AIM OF THE EXERCISE
Format the items below as a numbered list, omitting any blank lines.

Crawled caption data
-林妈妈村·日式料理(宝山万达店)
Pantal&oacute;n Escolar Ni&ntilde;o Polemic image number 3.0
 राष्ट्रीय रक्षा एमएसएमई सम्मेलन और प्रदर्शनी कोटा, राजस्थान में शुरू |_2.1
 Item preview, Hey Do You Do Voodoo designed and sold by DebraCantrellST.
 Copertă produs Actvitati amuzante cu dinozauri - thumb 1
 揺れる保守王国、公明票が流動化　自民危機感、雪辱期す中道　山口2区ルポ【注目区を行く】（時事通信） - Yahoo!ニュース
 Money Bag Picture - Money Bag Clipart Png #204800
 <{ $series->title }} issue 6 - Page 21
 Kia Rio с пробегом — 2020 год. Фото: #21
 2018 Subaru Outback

ANSWER TO THE EXERCISE
1. -林妈妈村·日式料理(宝山万达店)
2. Pantal&oacute;n Escolar Ni&ntilde;o Polemic image number 3.0
3.  राष्ट्रीय रक्षा एमएसएमई सम्मेलन और प्रदर्शनी कोटा, राजस्थान में शुरू |_2.1
4.  Item preview, Hey Do You Do Voodoo designed and sold by DebraCantrellST.
5.  Copertă produs Actvitati amuzante cu dinozauri - thumb 1
6.  揺れる保守王国、公明票が流動化　自民危機感、雪辱期す中道　山口2区ルポ【注目区を行く】（時事通信） - Yahoo!ニュース
7.  Money Bag Picture - Money Bag Clipart Png #204800
8.  <{ $series->title }} issue 6 - Page 21
9.  Kia Rio с пробегом — 2020 год. Фото: #21
10.  2018 Subaru Outback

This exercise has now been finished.